House of Captain Shellswell, Political Officer, Anah, Upper Euphrates
May 2, 1920
You can’t imagine what a relief it has been to reach this beautiful, palm shaded village stretching nearly five miles as it struggles along the Euphrates filling entirely the narrow margin between the cliffs of the desert plateau and the shores of the river below, much as we have so often seen it in Nubia. The houses all about us are shattered and fallen, knocked down by the explosion of a huge ammunition dump placed here by the Turks and blown up by the British after their capture of the place. The ground all about is littered with large caliber shells ..
Aneh: Turkish and Arab bridges located below the town; both destroyed. (N. 3764, P. 7324)
Yesterday morning I put together the baggage in two lots, one which Luckenbill and I would take with us to Anah, and the other everything which was to be left with the boys. I planned to make a break with Luckenbill for this place and get additional transport to go back for the boys. I had been wondering all night what results might accrue from a telegram which I had written at once after the crippling of our second car, asking the Chief Officer at Anah to send us help. I sent it back to Hadîtha by our trustiest Indian driver. Just as we had got our three cars started after exasperating obstacles and delays, and Luckenbill and I were driving off to Anah, leaving the boys in the desert, we saw dust far down the road. A car at length emerged and I found in it as it approached a Sikh and a Ghurka with a good repair outfit. They said they had run out and repaired a car with a broken wheel and that it would be along in a few minutes. It was of course our derelict,—that is No.1. Sure enough as I looked eastward, I saw our car coming, accompanied by two Red Cross ambulances. In a quarter of an hour all our stuff was loaded, the boys sat each with the driver of a van, and we rolled off for Anah. A mile or two up the road, a fine looking young Englishman came along and greeted us cordially, asking me to take the vacant seat beside him in his smart-looking, special bodied Ford run-about. He was the transport officer from Hît, sent out to see that we got in. I rode very comfortably with him for the remaining 25 miles, and had a pleasant visit with him. We passed two long transverse lines of Turkish trenches, and a large masonry bridge over a wide deep wadi, which the Turks blew up as they retreated. We were obliged to ascend the wadi in a short detour in order to cross it.
Anah is nearly five miles long as I have already told you, and the straggling houses all along the way were many of them surmounted by a crooked pole mounted straight up on the roof. This pole had once carried a white flag, a token that the inhabitants of the house below were friendly, but in every case it had been carried away by the strong winds, and as a signal it was no longer necessary. As we drove into the fine looking serail, Captain Shellswell came out to greet us, and showed us rooms in the serail building, which is also his house. It was not yet lunch time.

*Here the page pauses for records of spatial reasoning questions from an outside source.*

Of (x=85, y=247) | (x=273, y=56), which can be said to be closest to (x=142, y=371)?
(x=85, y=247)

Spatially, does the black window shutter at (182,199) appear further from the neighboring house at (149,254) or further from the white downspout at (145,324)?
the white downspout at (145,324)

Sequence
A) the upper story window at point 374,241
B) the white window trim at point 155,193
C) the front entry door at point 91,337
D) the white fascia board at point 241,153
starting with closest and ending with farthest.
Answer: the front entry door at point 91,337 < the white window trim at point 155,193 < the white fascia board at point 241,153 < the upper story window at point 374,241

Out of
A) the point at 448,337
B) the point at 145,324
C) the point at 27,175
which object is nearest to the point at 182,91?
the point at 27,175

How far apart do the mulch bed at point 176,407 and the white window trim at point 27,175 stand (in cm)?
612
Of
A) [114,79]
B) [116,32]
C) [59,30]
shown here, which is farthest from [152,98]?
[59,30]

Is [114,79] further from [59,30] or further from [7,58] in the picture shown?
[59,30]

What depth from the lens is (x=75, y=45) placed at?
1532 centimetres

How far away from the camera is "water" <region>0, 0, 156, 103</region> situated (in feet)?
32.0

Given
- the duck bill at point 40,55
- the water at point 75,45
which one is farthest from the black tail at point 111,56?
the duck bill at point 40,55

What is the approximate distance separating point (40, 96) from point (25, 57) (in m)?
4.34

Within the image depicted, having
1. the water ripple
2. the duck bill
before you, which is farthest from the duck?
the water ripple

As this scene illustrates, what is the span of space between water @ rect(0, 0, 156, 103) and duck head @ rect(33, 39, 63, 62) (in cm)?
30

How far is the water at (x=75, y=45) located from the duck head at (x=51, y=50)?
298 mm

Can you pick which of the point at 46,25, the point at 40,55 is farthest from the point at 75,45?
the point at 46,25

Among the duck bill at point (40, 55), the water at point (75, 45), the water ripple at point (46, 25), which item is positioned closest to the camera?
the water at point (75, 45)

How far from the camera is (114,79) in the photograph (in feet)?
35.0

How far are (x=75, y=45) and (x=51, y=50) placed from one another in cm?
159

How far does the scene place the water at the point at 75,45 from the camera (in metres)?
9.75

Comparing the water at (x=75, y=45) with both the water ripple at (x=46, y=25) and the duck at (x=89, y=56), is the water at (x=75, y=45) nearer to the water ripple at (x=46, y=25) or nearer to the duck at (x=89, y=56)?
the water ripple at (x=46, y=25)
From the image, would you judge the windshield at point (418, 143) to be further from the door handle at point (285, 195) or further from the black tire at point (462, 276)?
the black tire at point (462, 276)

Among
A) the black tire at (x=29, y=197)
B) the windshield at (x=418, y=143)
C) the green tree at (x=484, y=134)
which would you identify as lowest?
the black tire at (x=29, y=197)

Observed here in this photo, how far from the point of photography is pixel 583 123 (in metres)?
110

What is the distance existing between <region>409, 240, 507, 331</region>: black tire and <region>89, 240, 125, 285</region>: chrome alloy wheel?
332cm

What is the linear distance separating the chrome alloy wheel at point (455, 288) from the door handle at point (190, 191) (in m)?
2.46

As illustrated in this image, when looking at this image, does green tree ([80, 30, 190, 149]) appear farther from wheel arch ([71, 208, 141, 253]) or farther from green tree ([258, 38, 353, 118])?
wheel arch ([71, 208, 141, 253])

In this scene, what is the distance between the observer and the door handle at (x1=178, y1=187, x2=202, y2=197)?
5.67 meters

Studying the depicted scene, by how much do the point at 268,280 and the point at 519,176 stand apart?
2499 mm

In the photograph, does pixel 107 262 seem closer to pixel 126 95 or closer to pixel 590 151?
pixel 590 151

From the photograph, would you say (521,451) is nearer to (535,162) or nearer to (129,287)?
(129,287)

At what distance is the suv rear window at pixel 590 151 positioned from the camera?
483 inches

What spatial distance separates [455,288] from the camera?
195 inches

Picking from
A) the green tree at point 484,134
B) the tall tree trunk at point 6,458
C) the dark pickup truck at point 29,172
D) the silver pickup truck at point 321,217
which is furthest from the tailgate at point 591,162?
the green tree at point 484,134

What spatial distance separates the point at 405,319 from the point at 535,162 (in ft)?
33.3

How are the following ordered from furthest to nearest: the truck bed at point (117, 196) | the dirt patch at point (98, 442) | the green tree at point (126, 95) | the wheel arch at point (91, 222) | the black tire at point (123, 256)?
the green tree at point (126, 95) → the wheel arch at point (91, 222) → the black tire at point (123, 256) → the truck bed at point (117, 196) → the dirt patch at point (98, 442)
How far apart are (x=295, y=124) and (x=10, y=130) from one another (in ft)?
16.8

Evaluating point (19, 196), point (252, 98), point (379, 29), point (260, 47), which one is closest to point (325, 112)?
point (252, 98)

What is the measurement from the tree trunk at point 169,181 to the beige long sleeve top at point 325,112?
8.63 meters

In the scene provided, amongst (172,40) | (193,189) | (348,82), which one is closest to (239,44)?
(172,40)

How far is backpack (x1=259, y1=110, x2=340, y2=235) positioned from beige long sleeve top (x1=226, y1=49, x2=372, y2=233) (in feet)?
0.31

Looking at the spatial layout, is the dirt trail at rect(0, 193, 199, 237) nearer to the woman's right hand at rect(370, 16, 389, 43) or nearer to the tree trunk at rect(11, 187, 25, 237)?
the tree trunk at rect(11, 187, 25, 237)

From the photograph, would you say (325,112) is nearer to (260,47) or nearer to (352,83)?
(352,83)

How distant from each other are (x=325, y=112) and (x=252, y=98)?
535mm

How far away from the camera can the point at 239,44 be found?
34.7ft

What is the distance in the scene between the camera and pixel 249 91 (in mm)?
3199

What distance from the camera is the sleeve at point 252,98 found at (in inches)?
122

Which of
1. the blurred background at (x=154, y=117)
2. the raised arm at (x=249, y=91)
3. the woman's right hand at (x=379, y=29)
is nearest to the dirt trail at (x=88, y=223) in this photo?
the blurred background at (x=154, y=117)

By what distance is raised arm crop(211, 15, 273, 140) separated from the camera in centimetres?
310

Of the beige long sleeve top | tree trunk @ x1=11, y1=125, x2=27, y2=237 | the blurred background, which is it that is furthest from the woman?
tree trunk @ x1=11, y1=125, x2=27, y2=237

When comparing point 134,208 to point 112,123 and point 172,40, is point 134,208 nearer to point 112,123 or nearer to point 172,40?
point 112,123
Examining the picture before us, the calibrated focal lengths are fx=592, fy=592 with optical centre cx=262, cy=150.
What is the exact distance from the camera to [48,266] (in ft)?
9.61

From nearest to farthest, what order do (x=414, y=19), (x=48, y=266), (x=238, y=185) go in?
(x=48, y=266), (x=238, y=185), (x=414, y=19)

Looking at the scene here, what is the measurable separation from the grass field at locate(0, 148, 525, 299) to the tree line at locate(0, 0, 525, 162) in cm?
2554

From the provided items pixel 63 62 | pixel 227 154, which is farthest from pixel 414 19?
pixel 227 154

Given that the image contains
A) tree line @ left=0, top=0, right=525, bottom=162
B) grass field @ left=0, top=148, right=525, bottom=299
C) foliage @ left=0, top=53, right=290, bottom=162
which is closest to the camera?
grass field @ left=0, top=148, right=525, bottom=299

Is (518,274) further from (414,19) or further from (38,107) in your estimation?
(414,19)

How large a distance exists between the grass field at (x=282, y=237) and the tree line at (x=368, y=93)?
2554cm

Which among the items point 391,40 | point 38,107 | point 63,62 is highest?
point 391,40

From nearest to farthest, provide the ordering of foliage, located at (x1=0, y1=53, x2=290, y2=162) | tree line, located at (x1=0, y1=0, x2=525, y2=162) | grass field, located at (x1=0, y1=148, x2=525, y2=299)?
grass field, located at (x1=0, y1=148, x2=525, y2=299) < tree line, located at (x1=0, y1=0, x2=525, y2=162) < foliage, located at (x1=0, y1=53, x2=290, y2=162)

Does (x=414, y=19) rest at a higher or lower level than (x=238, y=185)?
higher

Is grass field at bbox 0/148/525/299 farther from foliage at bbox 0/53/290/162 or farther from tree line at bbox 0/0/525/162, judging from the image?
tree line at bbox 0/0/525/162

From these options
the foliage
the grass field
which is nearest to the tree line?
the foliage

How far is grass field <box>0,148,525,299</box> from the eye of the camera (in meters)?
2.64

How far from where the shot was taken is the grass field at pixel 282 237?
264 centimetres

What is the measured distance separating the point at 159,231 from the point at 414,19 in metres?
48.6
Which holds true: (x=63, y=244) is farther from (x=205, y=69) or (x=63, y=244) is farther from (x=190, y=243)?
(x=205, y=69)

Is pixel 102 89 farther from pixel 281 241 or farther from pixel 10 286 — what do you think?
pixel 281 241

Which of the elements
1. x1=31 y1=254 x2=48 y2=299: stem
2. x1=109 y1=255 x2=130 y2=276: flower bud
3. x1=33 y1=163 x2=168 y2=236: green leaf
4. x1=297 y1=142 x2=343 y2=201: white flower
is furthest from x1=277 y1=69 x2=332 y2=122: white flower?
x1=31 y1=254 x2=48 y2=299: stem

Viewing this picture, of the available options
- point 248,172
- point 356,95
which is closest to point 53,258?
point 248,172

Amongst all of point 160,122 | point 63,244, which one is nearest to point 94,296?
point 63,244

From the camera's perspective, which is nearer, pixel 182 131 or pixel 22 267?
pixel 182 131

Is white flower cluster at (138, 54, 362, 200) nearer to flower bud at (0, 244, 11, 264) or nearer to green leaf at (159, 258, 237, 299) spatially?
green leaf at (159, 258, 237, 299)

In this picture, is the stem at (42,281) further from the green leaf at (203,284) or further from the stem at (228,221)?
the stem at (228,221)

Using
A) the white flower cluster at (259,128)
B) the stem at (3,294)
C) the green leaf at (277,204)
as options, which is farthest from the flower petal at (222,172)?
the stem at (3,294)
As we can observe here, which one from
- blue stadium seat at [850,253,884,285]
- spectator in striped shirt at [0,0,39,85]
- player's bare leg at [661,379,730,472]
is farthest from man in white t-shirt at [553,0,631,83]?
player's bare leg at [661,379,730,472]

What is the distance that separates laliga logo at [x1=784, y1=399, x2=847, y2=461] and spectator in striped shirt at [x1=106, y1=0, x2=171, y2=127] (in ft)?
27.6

After lunch Captain Shellswell and I drove up to the camp at the other end of the long village. He told me that he had been very anxious about us because he had been listening in on the telegraph wire which is also used for telephone and knowing the Morse code, had happened to hear my message calling for help. So it was the telegram which did the business. He said that raiding by hostile Arabs was still going on. Just two months ago there was a considerable battle between the Arabs and the British here. Shellswell and I went on to the camp and called on the commandant, Colonel Hardy, a Canadian. He kindly consented to send a telegram to the chief in Abu Kamal, asking for transport to fill up our gap. At the same time Captain Shellswell also sent one to Colonel Leachman, Political Officer at Abu Kamal, with a similar request. I then returned for some rest, fairly certain that we would be able to move the next (this) morning.